I like reading all kinds of nonfiction, because I like learning. I like writing nonfiction for the same reason. I can get lost in researching a story. Right now, for example, I’m working on a sequel to Afflictions & Departures. This new work deals with events that occurred during my early teens, when I was living in England and working as a chambermaid. Britain was crumbling and Margaret Thatcher, the first female British Prime Minister, came to power.
I’ve been immersing myself in Thatcher’s memoir and a variety of biographies. I was completely ignorant of the political and economic complexities of the day, and it’s fascinating to be able to consider one’s lived experience in this larger collective context.

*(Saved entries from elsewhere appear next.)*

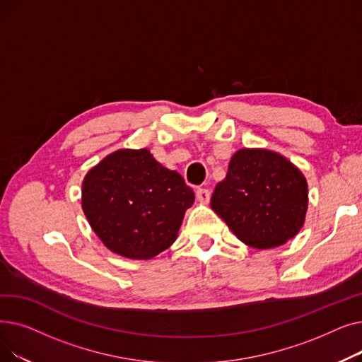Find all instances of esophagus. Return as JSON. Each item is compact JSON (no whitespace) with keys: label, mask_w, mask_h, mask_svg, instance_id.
I'll list each match as a JSON object with an SVG mask.
<instances>
[{"label":"esophagus","mask_w":362,"mask_h":362,"mask_svg":"<svg viewBox=\"0 0 362 362\" xmlns=\"http://www.w3.org/2000/svg\"><path fill=\"white\" fill-rule=\"evenodd\" d=\"M210 197H211V194H210V191H208V189H205V187L197 189V198H198L199 202L208 204V201H210Z\"/></svg>","instance_id":"1"}]
</instances>
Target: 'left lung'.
<instances>
[{
  "label": "left lung",
  "mask_w": 362,
  "mask_h": 362,
  "mask_svg": "<svg viewBox=\"0 0 362 362\" xmlns=\"http://www.w3.org/2000/svg\"><path fill=\"white\" fill-rule=\"evenodd\" d=\"M211 208L243 243L257 250L280 246L305 221L308 185L300 170L277 152L243 148L218 182Z\"/></svg>",
  "instance_id": "8db88e82"
}]
</instances>
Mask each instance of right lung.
Masks as SVG:
<instances>
[{
    "instance_id": "right-lung-1",
    "label": "right lung",
    "mask_w": 362,
    "mask_h": 362,
    "mask_svg": "<svg viewBox=\"0 0 362 362\" xmlns=\"http://www.w3.org/2000/svg\"><path fill=\"white\" fill-rule=\"evenodd\" d=\"M195 194L175 170L151 152L119 149L88 171L82 210L110 251L130 259H149L177 238Z\"/></svg>"
}]
</instances>
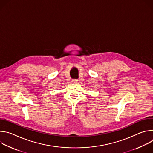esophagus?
Listing matches in <instances>:
<instances>
[{"label": "esophagus", "instance_id": "obj_1", "mask_svg": "<svg viewBox=\"0 0 153 153\" xmlns=\"http://www.w3.org/2000/svg\"><path fill=\"white\" fill-rule=\"evenodd\" d=\"M77 81H78L77 79H73V80H72V82H73V83H76V82H77Z\"/></svg>", "mask_w": 153, "mask_h": 153}]
</instances>
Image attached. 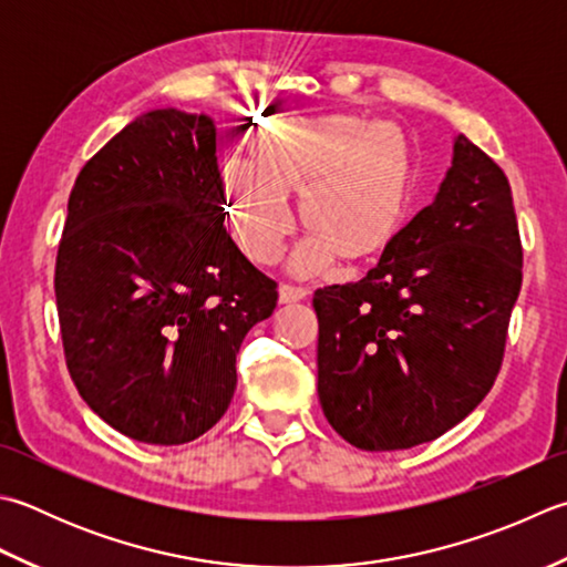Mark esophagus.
Here are the masks:
<instances>
[{"label": "esophagus", "mask_w": 567, "mask_h": 567, "mask_svg": "<svg viewBox=\"0 0 567 567\" xmlns=\"http://www.w3.org/2000/svg\"><path fill=\"white\" fill-rule=\"evenodd\" d=\"M309 292L305 287H297V285H280V305H290V302H299V299H305Z\"/></svg>", "instance_id": "obj_1"}]
</instances>
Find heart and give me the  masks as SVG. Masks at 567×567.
I'll list each match as a JSON object with an SVG mask.
<instances>
[{
	"label": "heart",
	"instance_id": "heart-1",
	"mask_svg": "<svg viewBox=\"0 0 567 567\" xmlns=\"http://www.w3.org/2000/svg\"><path fill=\"white\" fill-rule=\"evenodd\" d=\"M248 162L220 166L230 236L246 258L272 265L295 228L287 196H299L309 236L292 255L302 275L339 255L371 262L393 246L413 210L417 150L398 122L361 115L277 117L255 127Z\"/></svg>",
	"mask_w": 567,
	"mask_h": 567
}]
</instances>
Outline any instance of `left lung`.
<instances>
[{"instance_id": "8db88e82", "label": "left lung", "mask_w": 567, "mask_h": 567, "mask_svg": "<svg viewBox=\"0 0 567 567\" xmlns=\"http://www.w3.org/2000/svg\"><path fill=\"white\" fill-rule=\"evenodd\" d=\"M506 174L464 135L435 202L359 282L315 292L317 393L329 425L365 452L437 440L484 401L520 292Z\"/></svg>"}]
</instances>
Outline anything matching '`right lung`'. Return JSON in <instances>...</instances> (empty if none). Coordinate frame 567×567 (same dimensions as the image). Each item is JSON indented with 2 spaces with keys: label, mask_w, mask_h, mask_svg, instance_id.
<instances>
[{
  "label": "right lung",
  "mask_w": 567,
  "mask_h": 567,
  "mask_svg": "<svg viewBox=\"0 0 567 567\" xmlns=\"http://www.w3.org/2000/svg\"><path fill=\"white\" fill-rule=\"evenodd\" d=\"M216 125L150 110L78 174L55 255L65 365L122 435L184 445L236 391V353L277 285L224 226Z\"/></svg>",
  "instance_id": "1"
}]
</instances>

I’m also reading about the Sex Pistols, who were another revolutionary force in this turbulent time of old world decay. Thatcher and Johnny Rotten had an amazing amount in common. Who would have thought? Anyhow, it’s these kinds of things I like to learn and bring to my writing.

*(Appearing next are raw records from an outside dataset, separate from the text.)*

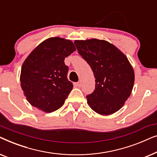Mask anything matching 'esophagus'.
Here are the masks:
<instances>
[{
	"instance_id": "34e87169",
	"label": "esophagus",
	"mask_w": 157,
	"mask_h": 157,
	"mask_svg": "<svg viewBox=\"0 0 157 157\" xmlns=\"http://www.w3.org/2000/svg\"><path fill=\"white\" fill-rule=\"evenodd\" d=\"M76 86H78V87H81V81H79L78 82H77V83H76Z\"/></svg>"
}]
</instances>
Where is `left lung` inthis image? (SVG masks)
I'll return each instance as SVG.
<instances>
[{
    "label": "left lung",
    "instance_id": "1",
    "mask_svg": "<svg viewBox=\"0 0 157 157\" xmlns=\"http://www.w3.org/2000/svg\"><path fill=\"white\" fill-rule=\"evenodd\" d=\"M78 53L89 63L95 77V89L86 96L92 110L101 115L119 111L132 94L134 72L125 55L108 41L75 40Z\"/></svg>",
    "mask_w": 157,
    "mask_h": 157
}]
</instances>
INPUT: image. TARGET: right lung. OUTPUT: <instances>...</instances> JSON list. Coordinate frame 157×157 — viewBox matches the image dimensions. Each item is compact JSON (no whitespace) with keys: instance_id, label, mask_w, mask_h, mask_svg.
<instances>
[{"instance_id":"obj_1","label":"right lung","mask_w":157,"mask_h":157,"mask_svg":"<svg viewBox=\"0 0 157 157\" xmlns=\"http://www.w3.org/2000/svg\"><path fill=\"white\" fill-rule=\"evenodd\" d=\"M76 48L71 40L50 38L40 44L23 62L21 86L30 104L44 112L63 106L73 89L65 58Z\"/></svg>"}]
</instances>
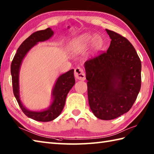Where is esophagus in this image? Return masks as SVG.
I'll return each mask as SVG.
<instances>
[{"label":"esophagus","mask_w":154,"mask_h":154,"mask_svg":"<svg viewBox=\"0 0 154 154\" xmlns=\"http://www.w3.org/2000/svg\"><path fill=\"white\" fill-rule=\"evenodd\" d=\"M75 77L78 80L84 81L85 80V71L81 67H77L75 69L74 71Z\"/></svg>","instance_id":"obj_1"}]
</instances>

I also very much like revisiting my past. As I get older, it becomes ever more enjoyable. I go back to older hazardous times when thoughts of my own mortality never touched me, and I sweat a little. Then I feel incredibly grateful that I’m still alive. I’m aware that I don’t need any more adventures in my life. I have so much grist in my mill that if I don’t get it down on paper soon, my mill is in serious peril of exploding.

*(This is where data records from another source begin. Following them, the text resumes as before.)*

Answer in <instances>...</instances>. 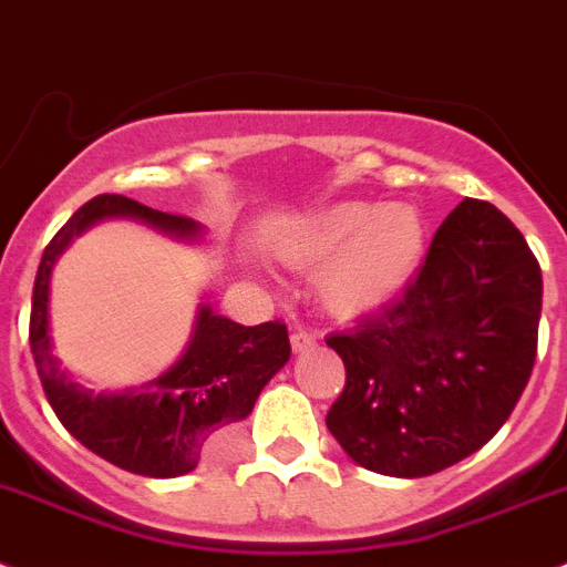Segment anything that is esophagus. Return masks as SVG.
Instances as JSON below:
<instances>
[{
	"label": "esophagus",
	"instance_id": "1",
	"mask_svg": "<svg viewBox=\"0 0 567 567\" xmlns=\"http://www.w3.org/2000/svg\"><path fill=\"white\" fill-rule=\"evenodd\" d=\"M290 344H293L296 353H308V350H313V347L319 344V339H316V333H310V330H293V333H290Z\"/></svg>",
	"mask_w": 567,
	"mask_h": 567
}]
</instances>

What do you find are the greatest benefits of interacting with other writers at events like WordsThaw?
I love to hear the stories writers tell. At the WordsThaw panel discussion I was involved in last year, for example, Patrick Lane told a story about once stealing three tomatoes from a neighbour’s garden so he could feed his young family something more than just plain macaroni. It was such a simple wonderful story that you could feel it resonate in the hearts of everyone. I think whenever a writer tells a story that resonates like that, whether it’s spoken or written, it has an inspirational echo effect. It calls forth other truths about the human condition and, in so doing, makes us all a little bit more human.
Last year you hosted a publishing talk for students and the general public at the University of Victoria, and you recently hosted another one this year. Tell me a bit about this.
Over the years that I’ve been teaching at UVic, I’ve seen some really fantastic student writing—writing that should and would be published, if only the student felt confident enough to submit it somewhere. For many, the thing that shakes their confidence is uncertainty about the business side of writing: which publication or publisher to approach, what to say in a covering letter—things like that. Many new writers are completely crushed by a rejection slip, not realizing that most writers have had one hundred before they ever see their first acceptance.
Generally, the business side of writing isn’t dealt with much in the classroom, but for students who want to become professional writers, having some knowledge about it is essential. Also, because there are so many writing programs these days and so many good writers emerging from them, the profession has become extremely competitive. Those who know how to market their work are definitely going to have an edge.
It feels good that I’m able to pass on the knowledge I’ve gleaned over the course of thirty plus years to writers who are just starting out. I like to hope that the talk helps them see they’re not alone with their insecurities and uncertainties, and motivates them to make regular manuscript submissions a part of their writing life.